Cette vision de la communication est en fait assez primitive. Stéphane nous présente alors une explication plus complexe, celle de la communication orchestrale formulée par Erving Goffman. Ici, le message tout seul ne constitue plus une communication : tout ce qui n’implique pas le contenu du propos, la méta-communication, y est aussi intégré. Pour mieux comprendre, il faut réaliser que lorsqu’on parle, on est déjà entièrement imprégné·e et guidé·e par une ou des cultures. La culture oblige donc à jouer un rôle en communiquant. Par exemple, si on ne sait pas comment insulter, alors on risque d’insulter quelqu’un lorsqu’on parle, sans pour autant en avoir l’intention.
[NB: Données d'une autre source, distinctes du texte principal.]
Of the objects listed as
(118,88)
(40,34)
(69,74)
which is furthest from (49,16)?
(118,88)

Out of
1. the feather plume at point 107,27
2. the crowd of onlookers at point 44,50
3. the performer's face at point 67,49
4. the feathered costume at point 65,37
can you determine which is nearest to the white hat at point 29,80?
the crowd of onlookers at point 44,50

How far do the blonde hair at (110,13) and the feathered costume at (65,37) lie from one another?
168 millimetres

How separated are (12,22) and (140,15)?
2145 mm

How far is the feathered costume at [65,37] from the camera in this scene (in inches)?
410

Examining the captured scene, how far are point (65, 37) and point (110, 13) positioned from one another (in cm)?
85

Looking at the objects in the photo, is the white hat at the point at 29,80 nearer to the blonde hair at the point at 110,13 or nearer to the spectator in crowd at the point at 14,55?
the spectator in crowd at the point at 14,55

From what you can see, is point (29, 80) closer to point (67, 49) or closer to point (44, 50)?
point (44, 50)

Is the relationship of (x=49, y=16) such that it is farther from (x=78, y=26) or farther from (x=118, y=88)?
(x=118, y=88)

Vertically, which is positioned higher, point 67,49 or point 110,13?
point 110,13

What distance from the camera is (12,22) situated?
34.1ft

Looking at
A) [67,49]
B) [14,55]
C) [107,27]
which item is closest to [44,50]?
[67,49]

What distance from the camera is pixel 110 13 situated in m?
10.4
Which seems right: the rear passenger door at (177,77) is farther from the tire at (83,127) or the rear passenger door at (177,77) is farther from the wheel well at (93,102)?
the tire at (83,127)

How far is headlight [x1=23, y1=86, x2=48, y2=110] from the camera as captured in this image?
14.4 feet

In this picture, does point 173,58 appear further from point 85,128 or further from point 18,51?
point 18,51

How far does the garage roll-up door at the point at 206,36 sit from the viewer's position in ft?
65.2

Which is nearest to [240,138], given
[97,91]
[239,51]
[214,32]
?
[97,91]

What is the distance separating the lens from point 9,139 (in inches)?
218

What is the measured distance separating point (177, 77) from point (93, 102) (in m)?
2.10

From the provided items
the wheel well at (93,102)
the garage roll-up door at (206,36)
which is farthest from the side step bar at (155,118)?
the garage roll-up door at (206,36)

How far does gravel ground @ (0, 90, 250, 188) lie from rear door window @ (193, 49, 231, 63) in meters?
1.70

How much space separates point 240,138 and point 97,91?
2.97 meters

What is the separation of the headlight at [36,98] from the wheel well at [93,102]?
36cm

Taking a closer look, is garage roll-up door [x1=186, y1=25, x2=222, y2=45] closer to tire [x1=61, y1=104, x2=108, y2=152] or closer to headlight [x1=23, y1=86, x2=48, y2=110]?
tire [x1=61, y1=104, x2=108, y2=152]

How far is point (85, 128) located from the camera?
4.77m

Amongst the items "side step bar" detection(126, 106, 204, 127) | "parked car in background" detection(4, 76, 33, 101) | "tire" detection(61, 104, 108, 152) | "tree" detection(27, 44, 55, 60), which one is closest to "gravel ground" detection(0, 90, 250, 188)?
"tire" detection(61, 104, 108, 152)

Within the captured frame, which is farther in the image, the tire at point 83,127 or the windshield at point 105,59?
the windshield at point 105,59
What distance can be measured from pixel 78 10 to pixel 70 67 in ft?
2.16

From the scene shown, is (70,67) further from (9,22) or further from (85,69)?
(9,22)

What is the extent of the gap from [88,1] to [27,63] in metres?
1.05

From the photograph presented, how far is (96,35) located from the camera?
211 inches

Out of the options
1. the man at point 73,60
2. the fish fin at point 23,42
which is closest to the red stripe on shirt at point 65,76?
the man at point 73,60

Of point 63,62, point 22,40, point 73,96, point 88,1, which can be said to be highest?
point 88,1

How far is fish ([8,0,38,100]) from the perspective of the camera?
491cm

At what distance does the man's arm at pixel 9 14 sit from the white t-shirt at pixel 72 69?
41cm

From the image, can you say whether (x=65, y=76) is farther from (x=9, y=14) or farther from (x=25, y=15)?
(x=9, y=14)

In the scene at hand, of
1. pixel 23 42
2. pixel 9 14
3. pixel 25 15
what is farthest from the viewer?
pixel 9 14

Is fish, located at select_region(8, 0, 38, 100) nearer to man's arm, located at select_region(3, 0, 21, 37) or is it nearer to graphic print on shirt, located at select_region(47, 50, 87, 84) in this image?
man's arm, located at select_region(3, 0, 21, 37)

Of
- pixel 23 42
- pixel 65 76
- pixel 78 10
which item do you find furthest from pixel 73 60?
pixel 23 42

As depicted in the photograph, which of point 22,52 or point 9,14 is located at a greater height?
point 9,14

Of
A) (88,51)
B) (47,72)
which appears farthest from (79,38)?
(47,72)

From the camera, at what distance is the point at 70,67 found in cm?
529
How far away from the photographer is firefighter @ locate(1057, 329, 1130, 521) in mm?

Dans ce cas, le contenu de ce qu’on dit ne constitue pas l’insulte : c’est la différence de cultures entre les interlocuteur·trice·s qui en est la source. Un autre exemple, on sait aussi spontanément qu’on ne commande pas de la même façon dans un grand restaurant que dans un fast-food ou dans une cantine.
Dans le cadre d’une relation humaine classique, l’interlocuteur·trice sait à quel registre, à quel code on appartient. On devient ainsi prévisible. Avec une machine, cette relation n’a plus rien à voir : l’utilisateur·trice est dominant·e, et la machine se fiche de nos intentions. Elle ne sait pas interpréter toute les méta-informations qui existent lorsqu’on communique avec elle. Il faut communiquer une seule information, celle qui est attendue par le programme. La machine n’intervient pas dans la communication, elle se laisse gentiment être utilisée, et aucune négociation n’est possible ! Attaquant en plein cœur notre croyance en l’existence d’un démon caché dans notre ordinateur, on comprend alors l’essence-même de nos grandes crises de nerfs devant ces écrans impassibles : la machine n’y peut rien, tout est notre faute. Mais une réplique pertinente surgit pour tenter de défendre notre cause de lutteur·se·s incessant·e·s contre l’oppression des logiciels. Les machines sont faites par des êtres humains ; pourquoi alors les avoir conçues de façons si capricieuses ? Stéphane précise qu’on a, la plupart du temps, conçu nos programmes dans une logique performative, où l’échec, trop coûteux, n’a pas sa place. Qui aurait envie de voir un « Game Over » s’afficher à son distributeur de billets ?! C’est précisément sur ce point que les jeux vidéo sont une forme unique d’interaction : il y a des « Game Over ». L’erreur et l’échec font partie intégrante du jeu, et donc de la boucle d’interaction : les jeux vidéo regardent ce que l’on fait. En fonction de nos actions, ils se modifient eux-mêmes et proposent une expérience différente, comme dans Silent Hill sur Wii où le jeu change en fonction de ce que regardent les joueur·se·s. Les jeux vidéo, contrairement aux autres programmes, encouragent l’expérimentation, et c’est quand on a compris comment ils fonctionnent qu’on s’amuse ! Après avoir remis le jeu vidéo à son statut de machine avec une interaction complexe, Stéphane s’attaque au serious game, une fausse classe de jeu selon lui : toutes les expériences de jeu peuvent être considérées comme sérieuses. Seule l’intention des joueur·se·s, externes au jeu, est changée.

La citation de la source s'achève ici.